Luftman adds that the clean room furnishes the plant with ideal production conditions, even in Minnesota's cold winters. "It's 70 degrees Fahrenheit and has 55 percent relative humidity year round, so we don't have any static issues. In other words, for repeatability and consistency from job to job, we've never had a problem. As a matter of fact, in the almost eight years we've been laminating, we've never had a reject."
Kapak also recently augmented its operating space with a 15,000-sq-ft processing room that contains the six Totani pouchmakers, two Dusenbery slitters, and two pieces of spout-inserting equipment, both made by Hensen.
Though Kapak operates with 100 employees on a fairly ordinary two-shift, five-day-a-week production schedule, there doesn't seem to be much else ordinary about this plant. That was obvious during PFFC's tour of the facility this spring. From its new technology, to the extensive training it provided for its press operators (the company sent operators to Toshiba in Japan for an almost unheard of three-month training period), to its substantial investment in a very clean, organized facility, Kapak seems to be a model of technological, technical, and production innovation.

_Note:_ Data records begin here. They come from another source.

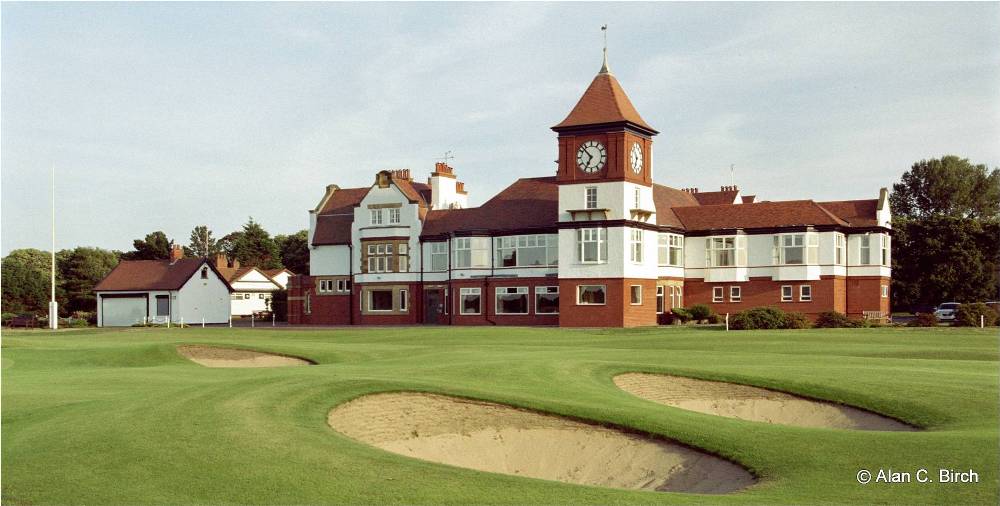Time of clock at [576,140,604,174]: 6:52
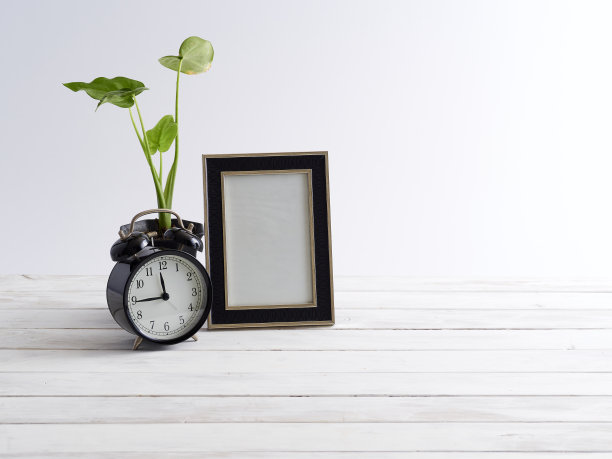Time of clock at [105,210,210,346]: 11:44
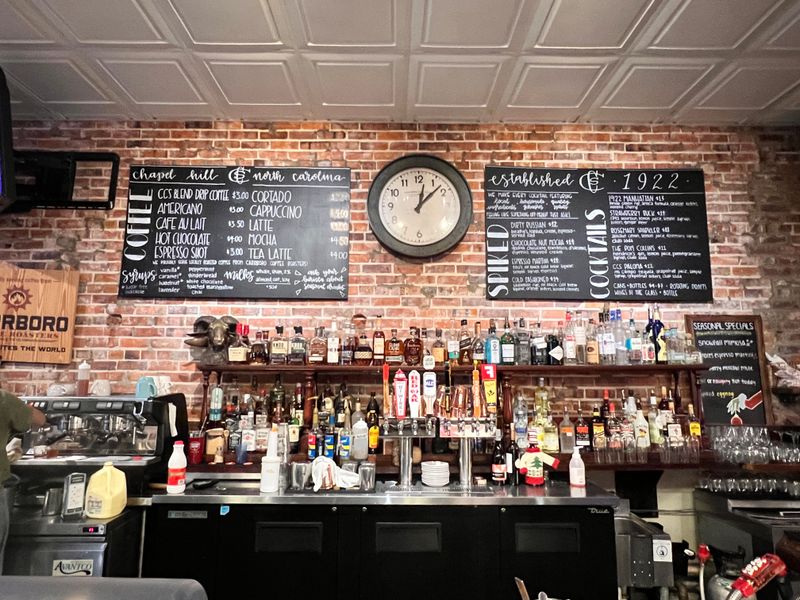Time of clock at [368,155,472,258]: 12:07
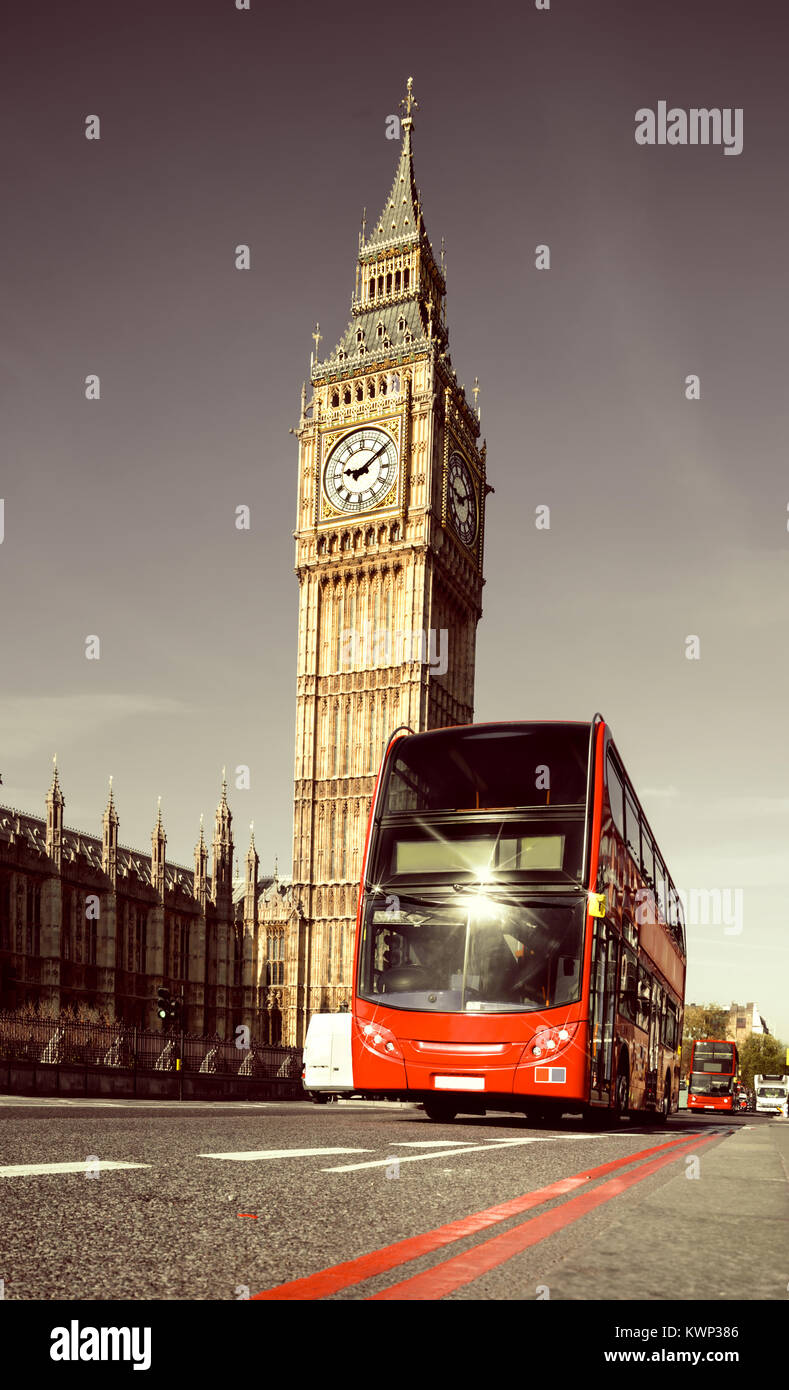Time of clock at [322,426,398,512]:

Says Bell, "There's so much new technology here. We are a market maker, we are a product maker, we are a developer. Everybody seems to want to clone us." Hitting the printing world with that attitude, how could Kapak lose?
Toshiba, Tokyo, Japan; +81(0)3- 5250-3550
Battenfeld Gloucester Engineering Co. Inc. (Sheldahl), Gloucester, MA; 978/281-1800; bge.battenfeld.com
Totani/Amplas, Green Bay, WI; 920/496-0525; amplas.com
Okazaki Machine Industry Co. Ltd., Tokyo, Japan; ph: +81(0)3-3555-0101; fax: +81(0)3-3555-0103
Inx International Ink Co., Milwaukee, WI; 414/438-4383; inxinternational.com
Pillar Technologies, Hartland, WI; 262/367-2050; pillartech.com
Nireco Corp., Tokyo, Japan; ph: +81 426-42-3111; fax: +81 426-45-7737
Megtec Systems, DePere, WI; 920/339-2797; megtec.com
John Dusenbery Co., Randolph, NJ; 973/366-7500; dusenbery.com
Hensen Packaging Concept GmbH, Germany; +49 421 24-25-28.
Plenty O' Pouches
Today's world at Kapak includes a lot of pre-formed pouches." So says company president and CEO Gary Bell. And it also includes a large number of markets. According to Bell, Kapak Corp. currently produces packaging for pouch and stand-up pouch applications in a variety of product areas: lawn and garden, industrial, health and beauty, coffee, snack foods, bird seed, pharmaceutical and medical, retort, and more.
Bells adds that the company makes the products out of all the old stand-bys--paper, film, and foil--and also runs nylons and metallized polyester. "All of those base substrates are either reverse printed or surface printed, depending on the application. On aluminum foil, we can go down to six-gauge micron, which is extremely thin," he notes.
Kapak now possesses ten registered trademarks and holds 18 patents, all of which are related to pouch applications. The company recently announced it can provide end-users with custom-made, die-cut shaped pouches for medical and pharmaceutical applications (as well as for food, industrial/agricultural, and health/beauty applications). According to Bell, "Our high-performance adhesive structures can handle requirements for moisture/oxygen barriers, sterilization temperatures, and puncture resistance."
Bell says that the shaped pouches can be designed to accommodate a broad spectrum of closing/dispensing devices, such as pour spouts, zippers, peelable closures, valves, pumps, and special straw entry holes, and additional design elements can include tear notches, grommets, rounded corners, and perforated gussets.